The Broadway Theatre is a modern three-storey theatre which was built from a former cinema in the basement under the Broadway arcade of the palace of the same name between Na Prikope and Celetna streets. One of the largest functionalist new buildings in Prague's Old Town, it was built on the site of older houses in 1936-1938, designed by Bohumir Kozak (1885-1978) and Antonin Cerný (1896-1976). The palace was built by the Italian insurance companies Assicurazioni Generali and Moldavia Generali, and before the war the palace also housed the Czechoslovak branch of Metro Goldwyn Mayer. It was a magnificent work for its time. Jiří Hilmera (1925-2008) a Czech art historian specialising in theatre architecture and scenography described the Brodway Cinema as a space of 'anachronistically elongated proportions with frontally facing boxes in the background of the stalls, but again with boxes on the balcony arms oriented transversely and brought up to close to the side edges of the projection screen. It is perhaps the last of Prague's cinema halls where the orchestra pit was still being designed (at the time of the full spread of sound film)." Other original equipment of the cinema was also above standard. In its auditorium, luxurious leather armchairs, hot air heating and hearing aids were installed. The cinema had state-of-the-art projection and sound equipment. In 1941 the cinema was renamed UFA-Victoria to commemorate the victorious battles of the Third reich. After the end of the war, the course was reversed and the cinema was named Sevastopol. In 1957 it became a preview cinema and in the 1980s it was the most visited cinema in Prague.

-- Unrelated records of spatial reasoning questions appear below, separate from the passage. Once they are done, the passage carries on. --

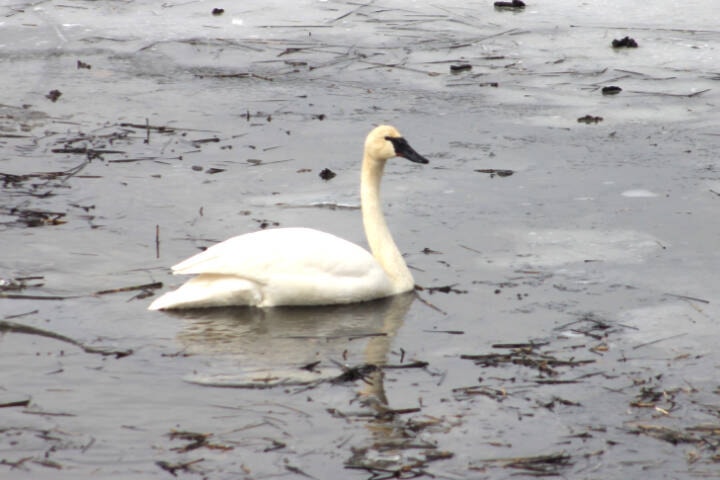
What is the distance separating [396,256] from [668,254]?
6.00 feet

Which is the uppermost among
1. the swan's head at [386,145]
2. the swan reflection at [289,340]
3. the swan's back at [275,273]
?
the swan's head at [386,145]

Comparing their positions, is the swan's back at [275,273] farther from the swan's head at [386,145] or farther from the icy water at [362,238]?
the swan's head at [386,145]

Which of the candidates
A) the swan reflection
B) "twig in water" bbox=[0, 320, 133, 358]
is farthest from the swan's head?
"twig in water" bbox=[0, 320, 133, 358]

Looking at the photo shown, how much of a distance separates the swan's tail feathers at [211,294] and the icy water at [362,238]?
10 centimetres

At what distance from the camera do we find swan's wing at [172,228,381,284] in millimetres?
7508

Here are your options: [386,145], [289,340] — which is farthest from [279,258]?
[386,145]

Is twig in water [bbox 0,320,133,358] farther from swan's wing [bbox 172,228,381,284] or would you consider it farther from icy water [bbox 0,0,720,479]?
swan's wing [bbox 172,228,381,284]

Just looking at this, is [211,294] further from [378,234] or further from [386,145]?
[386,145]

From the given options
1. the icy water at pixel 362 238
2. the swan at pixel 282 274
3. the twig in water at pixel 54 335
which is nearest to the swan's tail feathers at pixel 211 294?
the swan at pixel 282 274

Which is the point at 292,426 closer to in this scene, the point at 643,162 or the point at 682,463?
the point at 682,463

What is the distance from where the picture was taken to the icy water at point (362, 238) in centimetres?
582

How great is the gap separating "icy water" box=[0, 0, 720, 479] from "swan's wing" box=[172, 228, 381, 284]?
0.80 ft

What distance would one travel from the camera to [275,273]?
299 inches

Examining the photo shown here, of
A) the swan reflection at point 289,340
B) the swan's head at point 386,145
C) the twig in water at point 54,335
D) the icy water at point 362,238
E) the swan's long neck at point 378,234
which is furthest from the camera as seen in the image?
the swan's head at point 386,145
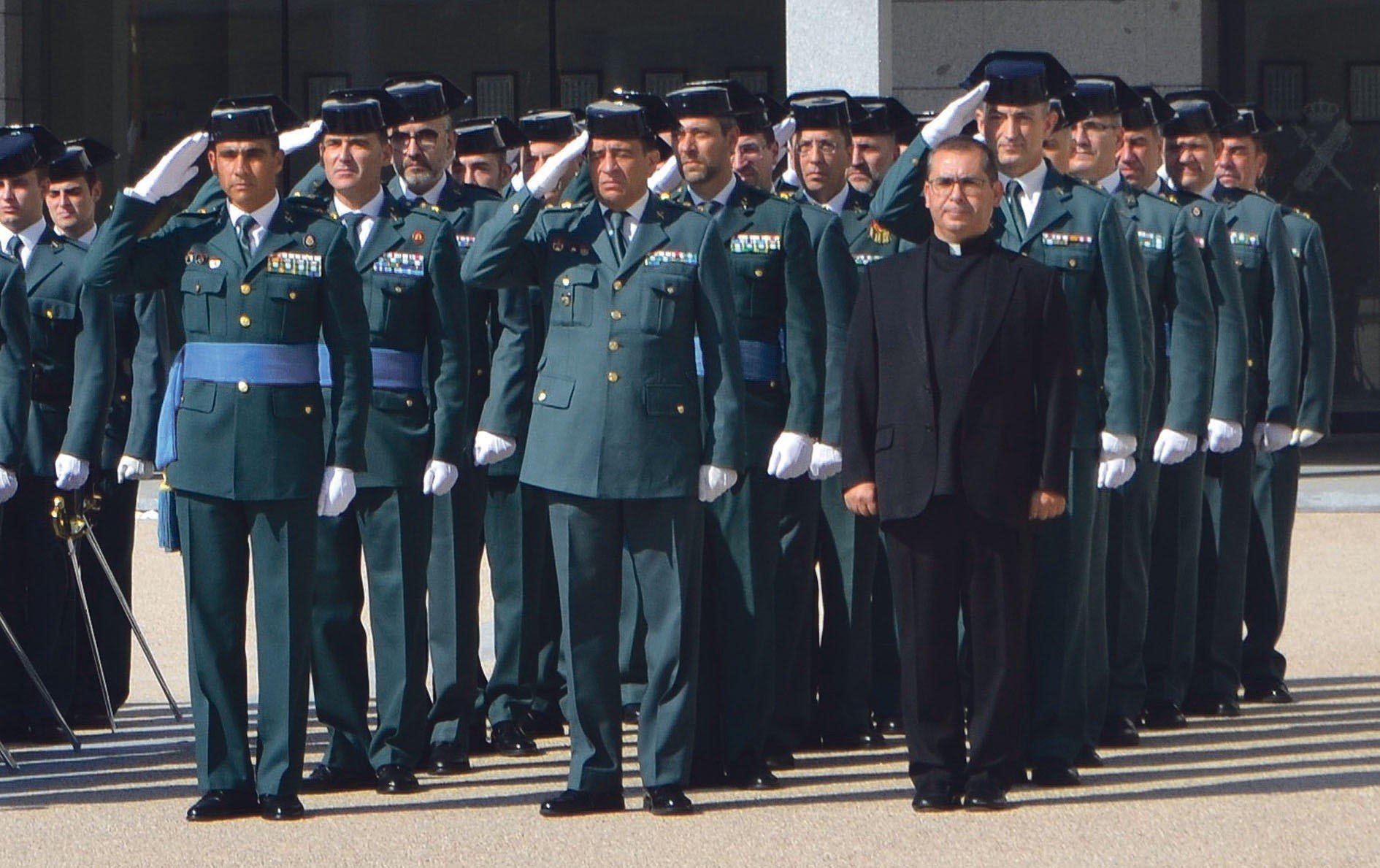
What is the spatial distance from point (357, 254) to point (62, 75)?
12073 millimetres

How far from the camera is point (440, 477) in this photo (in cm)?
755

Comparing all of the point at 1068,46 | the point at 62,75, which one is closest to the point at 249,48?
the point at 62,75

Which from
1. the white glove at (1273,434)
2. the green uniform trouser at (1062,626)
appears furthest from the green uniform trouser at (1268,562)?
the green uniform trouser at (1062,626)

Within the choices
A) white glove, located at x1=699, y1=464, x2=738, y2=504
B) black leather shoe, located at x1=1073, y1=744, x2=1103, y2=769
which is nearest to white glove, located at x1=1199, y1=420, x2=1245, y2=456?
black leather shoe, located at x1=1073, y1=744, x2=1103, y2=769

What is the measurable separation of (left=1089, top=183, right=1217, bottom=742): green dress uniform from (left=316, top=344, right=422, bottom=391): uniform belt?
7.16 ft

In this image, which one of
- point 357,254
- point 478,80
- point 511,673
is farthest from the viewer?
point 478,80

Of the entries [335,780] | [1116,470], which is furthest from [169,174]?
[1116,470]

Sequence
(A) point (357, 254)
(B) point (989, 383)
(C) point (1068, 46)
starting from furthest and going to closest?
(C) point (1068, 46), (A) point (357, 254), (B) point (989, 383)

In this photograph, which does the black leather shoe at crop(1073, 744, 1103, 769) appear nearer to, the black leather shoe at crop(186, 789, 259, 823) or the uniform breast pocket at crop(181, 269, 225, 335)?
the black leather shoe at crop(186, 789, 259, 823)

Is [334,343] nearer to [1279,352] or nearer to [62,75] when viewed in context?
[1279,352]

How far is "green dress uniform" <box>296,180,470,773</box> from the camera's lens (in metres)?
7.54

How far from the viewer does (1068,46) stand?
55.8 feet

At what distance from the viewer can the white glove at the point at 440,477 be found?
755cm

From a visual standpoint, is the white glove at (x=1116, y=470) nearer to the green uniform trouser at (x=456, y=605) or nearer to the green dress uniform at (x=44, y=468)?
the green uniform trouser at (x=456, y=605)
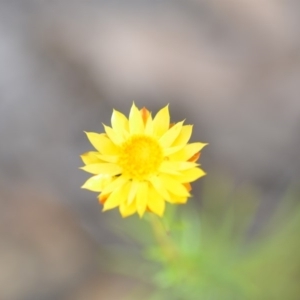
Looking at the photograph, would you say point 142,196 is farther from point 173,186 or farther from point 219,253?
point 219,253

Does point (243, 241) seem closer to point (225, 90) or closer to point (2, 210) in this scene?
point (225, 90)

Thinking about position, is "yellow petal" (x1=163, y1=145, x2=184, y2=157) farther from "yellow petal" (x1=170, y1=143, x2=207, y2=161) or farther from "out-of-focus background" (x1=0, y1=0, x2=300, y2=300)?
"out-of-focus background" (x1=0, y1=0, x2=300, y2=300)

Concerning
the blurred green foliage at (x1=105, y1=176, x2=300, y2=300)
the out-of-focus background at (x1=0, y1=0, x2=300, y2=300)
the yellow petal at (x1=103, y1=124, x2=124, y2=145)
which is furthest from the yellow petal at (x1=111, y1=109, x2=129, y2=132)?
the out-of-focus background at (x1=0, y1=0, x2=300, y2=300)

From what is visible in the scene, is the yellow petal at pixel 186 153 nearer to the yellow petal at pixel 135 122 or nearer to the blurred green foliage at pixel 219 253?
the yellow petal at pixel 135 122

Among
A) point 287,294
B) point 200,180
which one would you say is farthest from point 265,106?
point 287,294

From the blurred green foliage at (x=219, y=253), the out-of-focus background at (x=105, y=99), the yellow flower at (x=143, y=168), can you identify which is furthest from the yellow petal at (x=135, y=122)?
the out-of-focus background at (x=105, y=99)
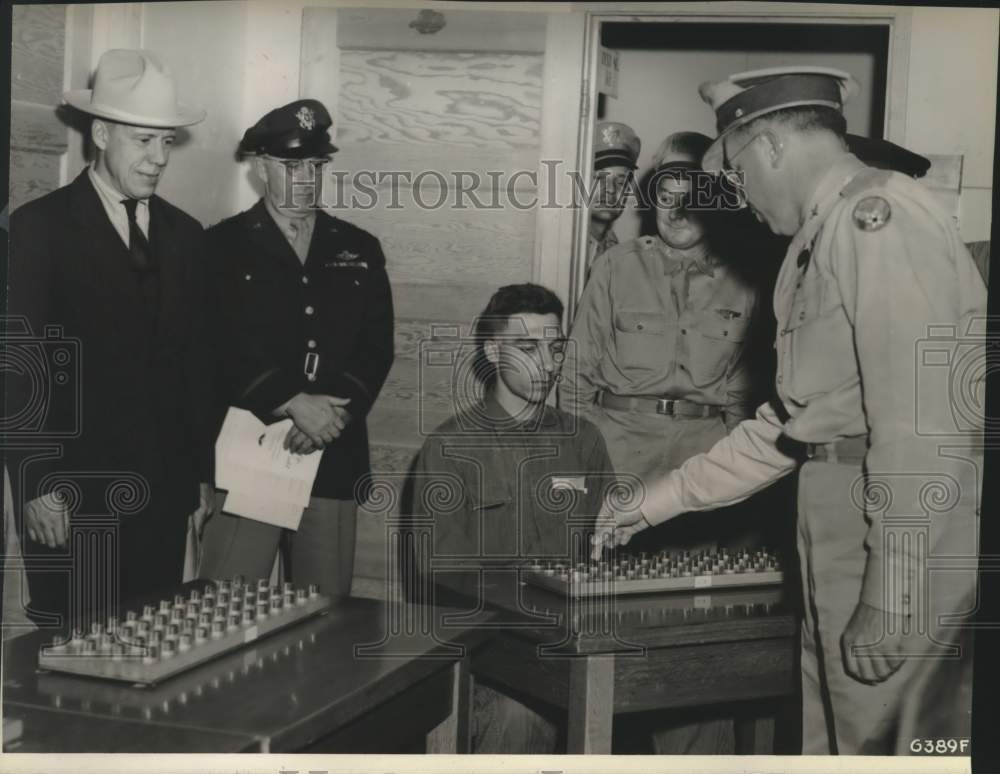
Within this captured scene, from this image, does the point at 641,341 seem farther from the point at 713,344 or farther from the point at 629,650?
the point at 629,650

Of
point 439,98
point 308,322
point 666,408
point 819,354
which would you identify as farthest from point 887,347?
point 308,322

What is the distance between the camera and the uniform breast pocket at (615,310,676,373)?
9.46 ft

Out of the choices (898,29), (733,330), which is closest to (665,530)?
(733,330)

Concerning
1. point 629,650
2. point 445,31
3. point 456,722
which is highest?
point 445,31

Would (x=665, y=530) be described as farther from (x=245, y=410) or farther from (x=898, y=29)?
(x=898, y=29)

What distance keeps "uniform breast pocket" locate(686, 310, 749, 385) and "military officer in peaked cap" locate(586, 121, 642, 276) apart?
32 cm

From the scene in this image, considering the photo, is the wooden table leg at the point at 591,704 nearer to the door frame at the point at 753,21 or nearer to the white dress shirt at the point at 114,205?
the door frame at the point at 753,21

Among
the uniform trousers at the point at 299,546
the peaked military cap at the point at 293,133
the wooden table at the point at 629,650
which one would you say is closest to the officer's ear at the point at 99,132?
the peaked military cap at the point at 293,133

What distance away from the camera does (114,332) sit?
98.4 inches

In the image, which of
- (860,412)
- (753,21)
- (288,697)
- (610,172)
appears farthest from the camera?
(610,172)

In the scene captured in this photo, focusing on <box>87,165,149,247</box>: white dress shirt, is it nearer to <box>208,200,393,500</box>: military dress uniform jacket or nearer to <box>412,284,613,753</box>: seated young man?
<box>208,200,393,500</box>: military dress uniform jacket

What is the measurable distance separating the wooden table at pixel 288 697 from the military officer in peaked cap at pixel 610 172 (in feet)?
3.87

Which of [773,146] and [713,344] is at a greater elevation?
[773,146]

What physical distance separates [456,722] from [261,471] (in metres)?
0.93
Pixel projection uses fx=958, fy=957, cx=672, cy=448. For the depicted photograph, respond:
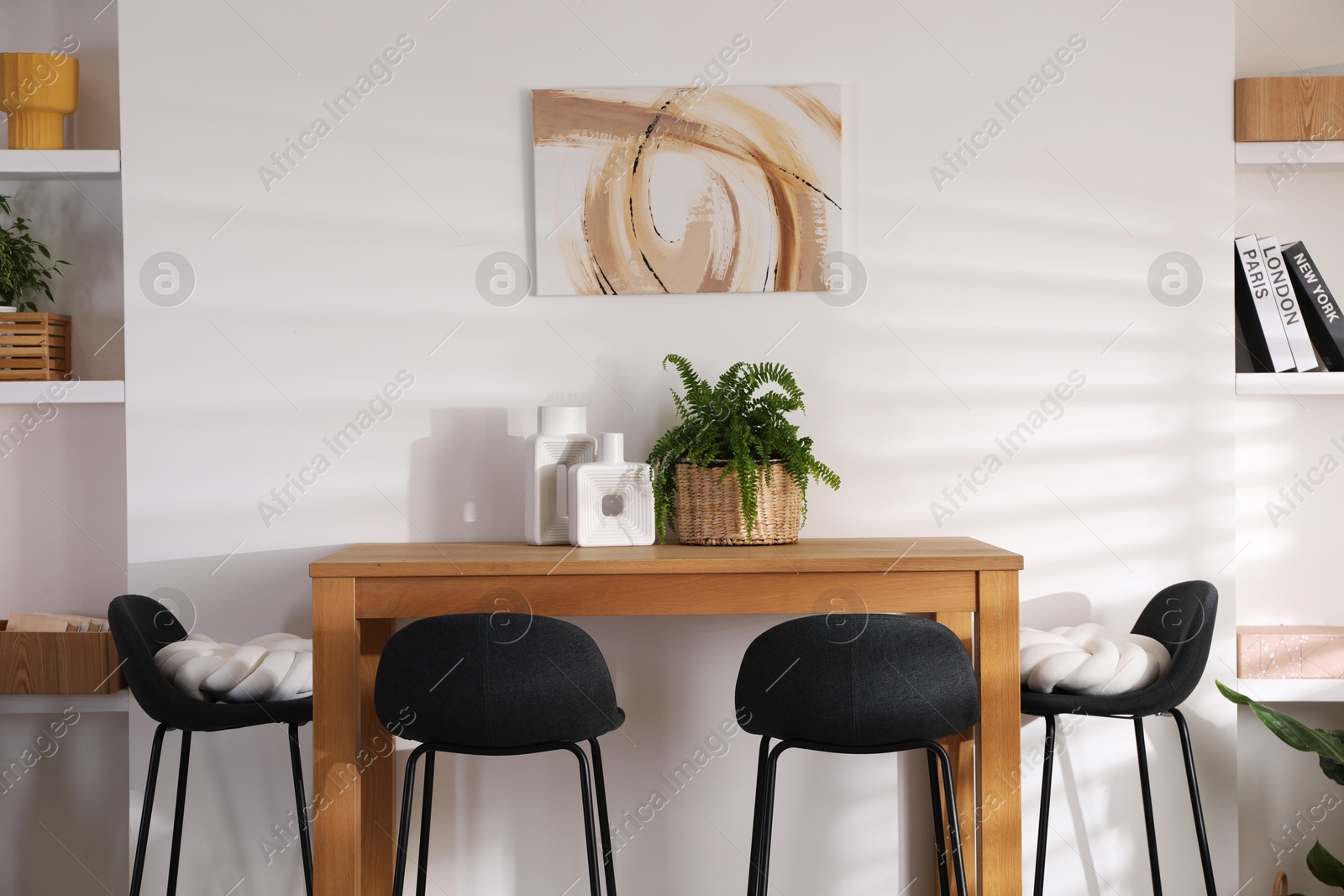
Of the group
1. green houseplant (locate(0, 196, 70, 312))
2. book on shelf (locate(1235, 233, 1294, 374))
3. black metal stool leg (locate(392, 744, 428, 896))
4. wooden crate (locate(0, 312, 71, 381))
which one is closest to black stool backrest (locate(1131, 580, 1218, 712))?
book on shelf (locate(1235, 233, 1294, 374))

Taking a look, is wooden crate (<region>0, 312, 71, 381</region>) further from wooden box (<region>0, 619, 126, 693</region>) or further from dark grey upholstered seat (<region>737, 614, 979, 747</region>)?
dark grey upholstered seat (<region>737, 614, 979, 747</region>)

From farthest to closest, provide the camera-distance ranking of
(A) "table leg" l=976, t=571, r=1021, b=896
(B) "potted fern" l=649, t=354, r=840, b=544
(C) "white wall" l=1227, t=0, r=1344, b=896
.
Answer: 1. (C) "white wall" l=1227, t=0, r=1344, b=896
2. (B) "potted fern" l=649, t=354, r=840, b=544
3. (A) "table leg" l=976, t=571, r=1021, b=896

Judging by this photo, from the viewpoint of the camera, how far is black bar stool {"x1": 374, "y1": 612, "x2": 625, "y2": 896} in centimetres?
163

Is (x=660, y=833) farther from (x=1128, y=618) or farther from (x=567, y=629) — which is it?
(x=1128, y=618)

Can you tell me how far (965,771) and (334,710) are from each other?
132 centimetres

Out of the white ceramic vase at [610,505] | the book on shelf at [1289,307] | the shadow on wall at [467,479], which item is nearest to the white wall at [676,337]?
the shadow on wall at [467,479]

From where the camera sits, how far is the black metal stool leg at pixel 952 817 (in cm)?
168

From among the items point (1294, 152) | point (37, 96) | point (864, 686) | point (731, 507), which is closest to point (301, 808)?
point (731, 507)

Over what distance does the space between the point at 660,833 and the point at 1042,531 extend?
117 centimetres

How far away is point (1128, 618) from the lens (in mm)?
2285

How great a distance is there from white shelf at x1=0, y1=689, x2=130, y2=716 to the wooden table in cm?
74

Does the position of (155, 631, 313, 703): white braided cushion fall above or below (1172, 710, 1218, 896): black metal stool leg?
above

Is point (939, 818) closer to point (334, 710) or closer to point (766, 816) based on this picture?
point (766, 816)

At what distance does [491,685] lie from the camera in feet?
5.33
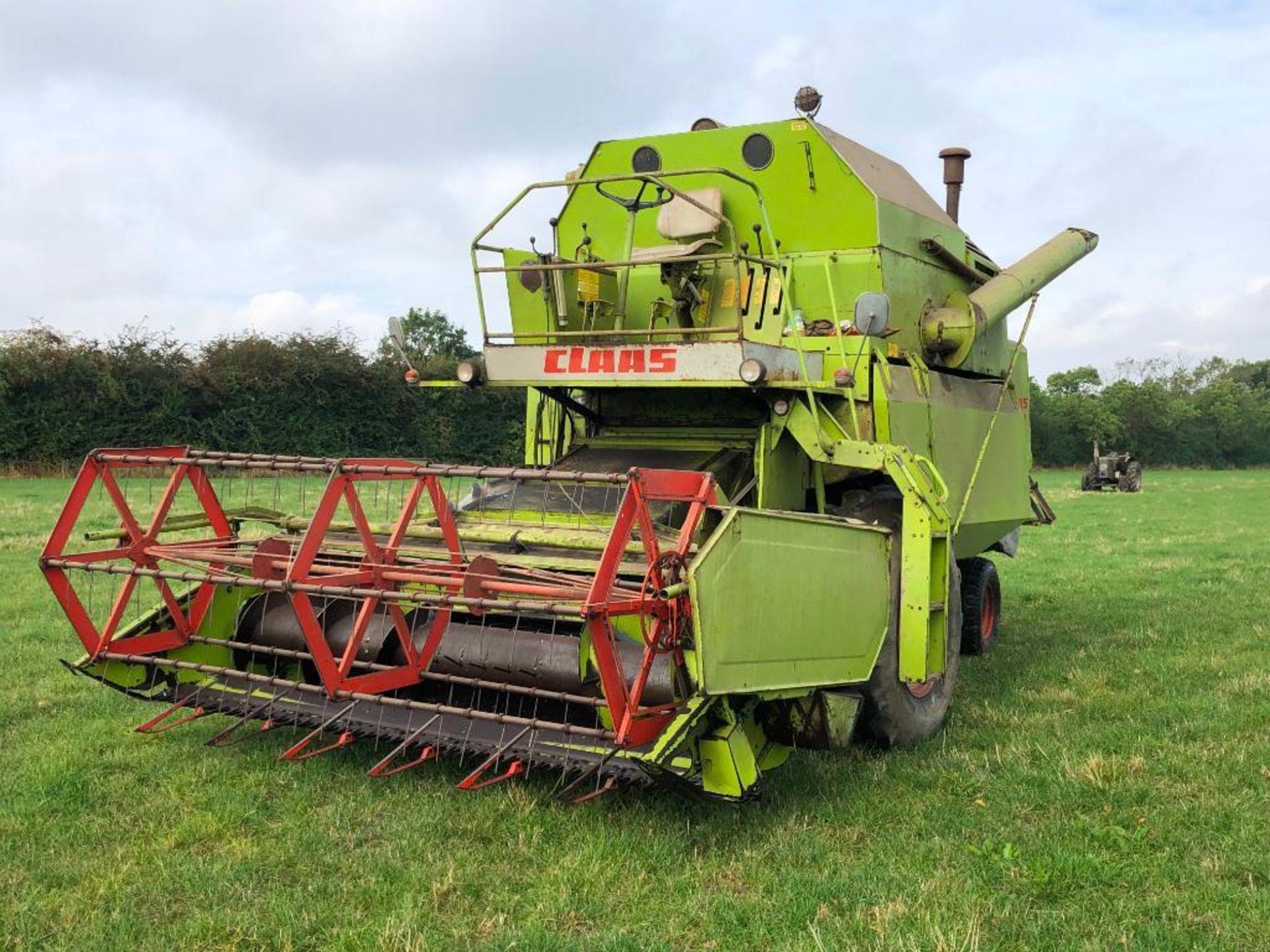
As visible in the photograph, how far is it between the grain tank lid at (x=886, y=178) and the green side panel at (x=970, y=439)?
3.59ft

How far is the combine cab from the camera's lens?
31.9 meters

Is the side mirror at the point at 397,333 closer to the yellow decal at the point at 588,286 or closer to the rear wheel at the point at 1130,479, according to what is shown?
the yellow decal at the point at 588,286

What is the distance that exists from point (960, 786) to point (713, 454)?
2.18 meters

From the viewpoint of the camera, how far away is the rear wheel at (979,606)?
8086mm

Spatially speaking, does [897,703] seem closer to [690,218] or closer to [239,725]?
[690,218]

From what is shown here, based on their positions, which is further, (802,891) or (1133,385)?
(1133,385)

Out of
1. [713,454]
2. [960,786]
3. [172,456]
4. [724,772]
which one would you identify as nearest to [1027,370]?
[713,454]

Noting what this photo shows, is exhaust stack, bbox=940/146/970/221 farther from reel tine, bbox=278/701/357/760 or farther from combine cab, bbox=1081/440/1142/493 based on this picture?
combine cab, bbox=1081/440/1142/493

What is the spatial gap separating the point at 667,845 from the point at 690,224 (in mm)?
3784

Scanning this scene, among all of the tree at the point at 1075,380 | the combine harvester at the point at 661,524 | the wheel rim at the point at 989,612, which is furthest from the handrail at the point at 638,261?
the tree at the point at 1075,380

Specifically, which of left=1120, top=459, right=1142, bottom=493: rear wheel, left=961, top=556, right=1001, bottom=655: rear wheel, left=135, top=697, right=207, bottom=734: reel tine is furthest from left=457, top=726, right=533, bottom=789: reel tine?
left=1120, top=459, right=1142, bottom=493: rear wheel

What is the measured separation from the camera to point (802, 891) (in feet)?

Divadlo Broadway, Inc. completely renovated the former cinema in 2001 and built the modern, three-story Broadway Theatre. Jaromir Pizinger was the architect of the auditorium and stage, which features dark blue seats complemented by dark wood elements.
The Broadway Palace consists of two six-storey wings on street fronts, separated from another wing in the middle of the plot by two courtyards. All parts are connected internally by a curved passage with glass towers covering the courtyards. There are three basement levels under the whole complex with a large theatre space under both courtyards and the central wing. The arcade corridor retains the original metal framing of the storefronts and the metal doors of the shops and cinema. The architects inserted three elongated islands with staircases and the theatre box office.
The staircases descend first to the balcony level in the first basement. The adjoining first basement area houses the operating rooms and the bar. The ground floor of the auditorium is on the second basement level.
The rectangular auditorium has rounded corners at the back and is surrounded on three sides by a semicircular wide backstage with dressing rooms. The auditorium is covered from above by a segmental shell vault with recessed rectangular bays (originally glazed with overhead lighting), and the walls of the hall are rhythmed by pillars of reinforced concrete construction. There are 594 seats in 26 rows on the rising floor. The original row of front boxes below the balcony has been removed. The auditorium is entered through four doors on either side of the hall.
A balcony wraps around the auditorium, with seven rows of seats against the back wall.
The stage has the shape of a trapezoid and dimensions of about 13 (forbin width)×11 m. There are three orchestra lifting tables and two turntables with regulated running: the inner turntable with a radius of 2.15 m has a drop, the outer turntable with a radius of 3.25 m creates a so-called intermediate ring with the possibility of synchronised running with the inner turntable. In the adjacent areas, after the reconstruction, there are operating rooms - dressing rooms, make-up room, cloakroom, etc. Other technical facilities are located in the third basement.
Part of the Prague Broadway Palace is also the Broadway passage /in its original state and still modern/, which connects Na Prikope Street with Celetna Street. The arcade houses the main entrance to the Broadway Theatre and the ticket office for advance ticket sales. Sevastopol Palace is listed as a listed building.